Beneath the Boards Read online




  Beneath the Boards

  By David Haynes

  Edited by

  Storywork Editing Services

  Cover artwork by

  MM Illustrations

  To find out more about David Haynes and his books visit his Blog

  macabrecollection.blogspot.co.uk

  or follow him on twitter

  @Davidhaynes71

  For Sarah and George

  Table of Contents

  1

  2

  3

  4

  5

  6

  7

  8

  9

  10

  11

  12

  13

  14

  15

  16

  17

  18

  1

  Stokes knocked on the door and waited. Four unanswered phone calls and three unreturned text messages had left him with no choice.

  “Just answer the door,” he whispered.

  Natalie Sutton was a mess. In almost every part of her life she had, at one point or another, made the wrong decision.

  Do you want to start smoking cannabis at thirteen, Natalie? “Yes, sir.”

  Do you want to have a baby at fourteen, Natalie? “Yes, please.”

  Do you want to have another baby at sixteen, Natalie? “Of course!
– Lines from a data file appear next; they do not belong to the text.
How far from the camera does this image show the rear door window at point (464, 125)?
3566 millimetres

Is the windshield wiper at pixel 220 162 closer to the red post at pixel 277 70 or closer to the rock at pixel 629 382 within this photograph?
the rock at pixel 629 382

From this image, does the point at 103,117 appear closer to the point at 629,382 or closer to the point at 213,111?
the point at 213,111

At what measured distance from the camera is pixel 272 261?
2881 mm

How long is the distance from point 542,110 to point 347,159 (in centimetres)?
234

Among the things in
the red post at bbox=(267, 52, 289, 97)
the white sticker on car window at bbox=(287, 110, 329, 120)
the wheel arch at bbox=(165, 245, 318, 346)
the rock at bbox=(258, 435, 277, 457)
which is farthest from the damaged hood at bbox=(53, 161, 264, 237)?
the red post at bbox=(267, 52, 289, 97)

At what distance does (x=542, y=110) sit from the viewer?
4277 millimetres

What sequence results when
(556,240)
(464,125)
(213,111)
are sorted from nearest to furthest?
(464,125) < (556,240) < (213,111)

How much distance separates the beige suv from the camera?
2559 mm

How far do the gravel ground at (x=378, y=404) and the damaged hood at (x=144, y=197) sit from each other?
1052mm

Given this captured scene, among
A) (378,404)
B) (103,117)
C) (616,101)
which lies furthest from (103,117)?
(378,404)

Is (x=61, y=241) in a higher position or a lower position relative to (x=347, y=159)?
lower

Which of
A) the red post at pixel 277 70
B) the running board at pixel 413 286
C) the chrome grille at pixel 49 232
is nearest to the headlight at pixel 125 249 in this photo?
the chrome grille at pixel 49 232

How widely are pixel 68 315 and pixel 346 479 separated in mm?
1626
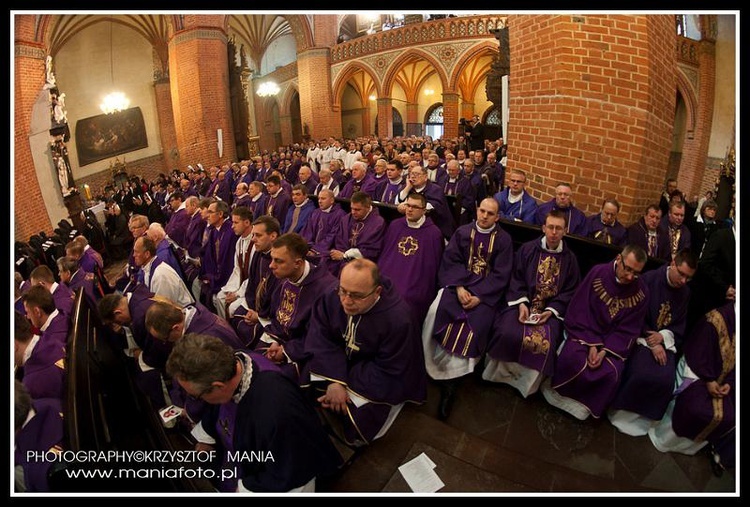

Who wouldn’t?”

  What about starting a relationship with a man twice your age? He’s a real catch; he’s beaten every woman he ever knew to a bloody pulp. “Oh, go on then, if you insist.”

  He exhaled loudly and banged on the door. “Natalie? It’s DC Stokes, can you open the door please?”

  He knew she was in. He’d had a quick look through the lounge window on his way up the driveway. The TV was on and kids’ toys lay strewn about. There was even a half-eaten chocolate biscuit on the carpet.

  He crouched and pushed the letterbox open. “Natalie, I only want to ask you a quick question, that’s all. Just open up and I’ll be out of your hair in two minutes.”

  He’d worked in the Domestic Violence Unit for the last eight years and in that time he’d investigated just about every crime imaginable. He’d also dealt with the unimaginable ones too.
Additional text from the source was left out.